Clara et Hannah ouvrent leur blog, au printemps 2011 : l'écureuil du net ! à lire absolument !!!!
Merci à François Bon, qui a accueilli sur Publie.net les Carnets Lointains, et le Manuel anti-onirique.

vendredi 15 octobre 2010

Carnets lointains, XXIV (fissures)


La succession des images ne suit aucune linéarité, elle procède par à-coup brusques, par ruptures, au point que cette pépite répand dans son regard ses circonvolutions complexes, peu à peu occupe tout ce qu'il reste de sa conscience, un point fixe de silence dans des mouvances minérales et luisantes. La terre tout autour est noire et lourde, comme celle d'une forêt en automne, lourde de pluie, de feuilles décomposées et traversée des racines torturées des arbres.

Il y a autour de tout cela tant de concrétions de son enfance qu'il se réveille en sursaut. 

Moi non plus, je ne comprends pas comment nous faisons pour dormir avec ces cristallisations de nos souvenirs autour de nous, autrefois courant clair, tous, ils en sont venus à se solidifier comme englués dans du pétrole épais. Ce qui autrefois faisait battre en nous la possibilité même de s'avancer dans la vie est devenu une étrange concrétion aux formes déchiquetées dont nous parcourons sans relâche les circonvolutions déchiquetées. Parfois, sans que nous puissions rien faire parce que c'est à peine si nous nous en rendons compte, un pan de nos souvenirs tombent dans une terre épaisse et lourde. 

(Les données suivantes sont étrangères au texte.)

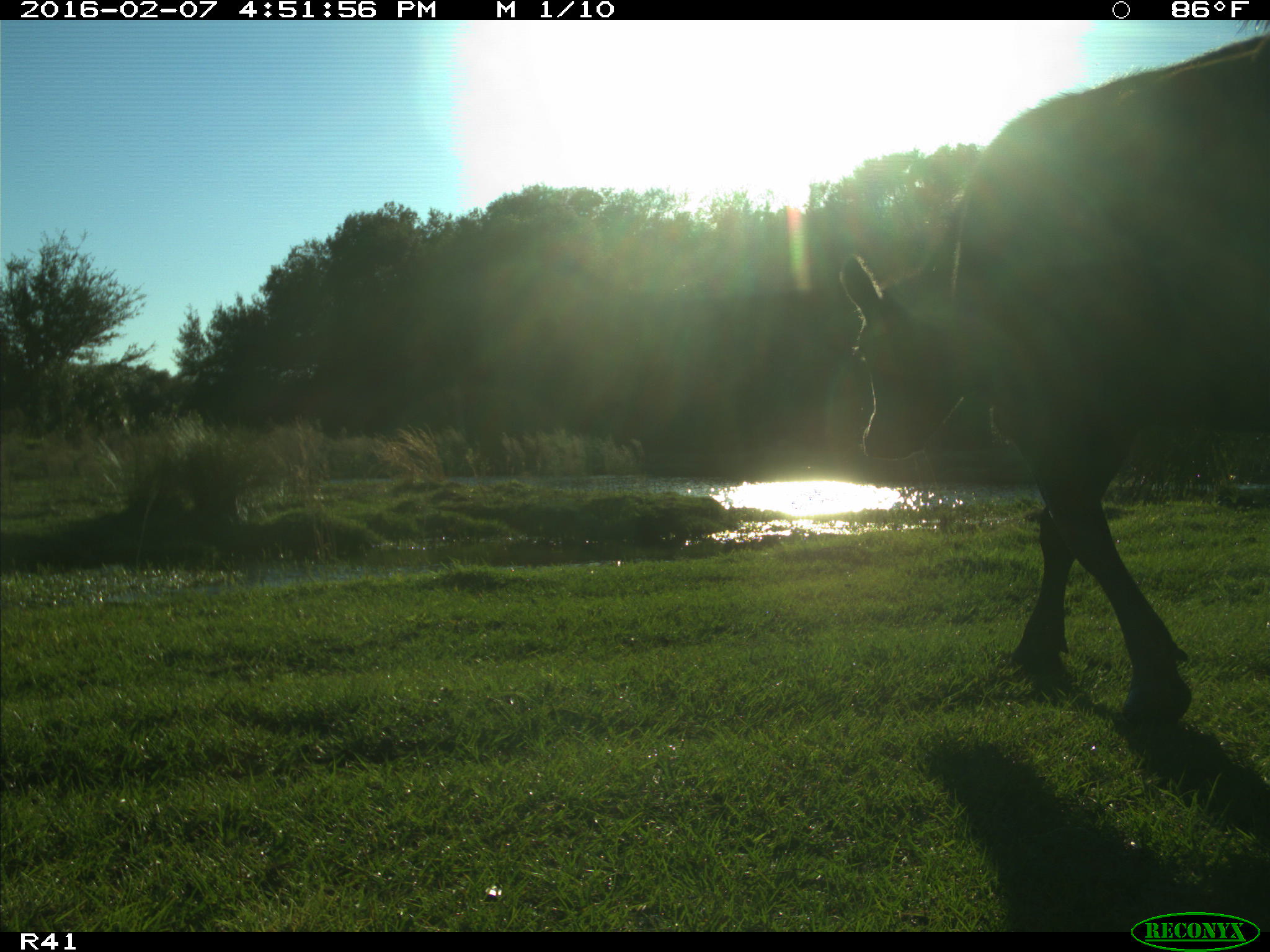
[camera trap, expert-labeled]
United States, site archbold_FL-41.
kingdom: Animalia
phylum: Chordata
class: Mammalia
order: Artiodactyla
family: Bovidae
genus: Bos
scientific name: Bos taurus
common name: domestic cow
Bos taurus (domestic cow).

Je me souviens enfant d'avoir senti mes souvenirs s'effacer. Alors pour les incanter, chaque soir, je les faisais revenir par les phrases dans lesquelles je les glissais, dans la chaleur de mon lit, dans l'immensité des soirs. Il me semblait sentir que ma mémoire se fissurait, quelque chose de moi partait, disparaissait dans une nuit sans fin, quelque chose de moi se fissurait. Les mots me paraissaient les seuls confidents possibles, dépositaires pour moi de mes souvenirs qui me fuyaient, et mon moi fissuré se réparait dans les histoires que je me racontais de mon existence. Toute consolation vient de là.

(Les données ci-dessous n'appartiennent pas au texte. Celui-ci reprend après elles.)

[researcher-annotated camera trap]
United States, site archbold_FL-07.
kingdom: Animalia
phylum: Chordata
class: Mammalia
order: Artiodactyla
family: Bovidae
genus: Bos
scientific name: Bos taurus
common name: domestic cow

Sentir ses souvenirs s'effacer emmène dans des profondeurs vides, on sent que la chute pourrait y être indéfinie, strictement verticale, dans l'oubli terne ; en retour, que ces mêmes souvenirs reviennent tels des comètes, sans être sollicités, sans être incantés, pour traverser le vide nos  nuits, est une déchirure de l'espace et de la conscience. Ils passent sous nos paupières, souvenirs de la douceur qui fut, souvenir des rêves que nous aurions voulu avoir, souvenir inventé qui seul me rassure au creux du silence et de l'absence.

Leurs mouvements ne sont pas prévisibles. Ils échappent à toute géométrie. Soudain une débandade de rêves effilochés revient hanter nos nuits, venus du fin fond de l'oubli, dans des farandoles imprévisibles, et nous voilà pris dans un mouvement absurde, où les souvenirs se mêlent aux inventions de notre esprit, et des parfums d'enfance perdue nous arrachent des sourires et des larmes, et nous traversons ainsi, en titubant, tout l'espace qui nous emmène aux frontières de l'aube.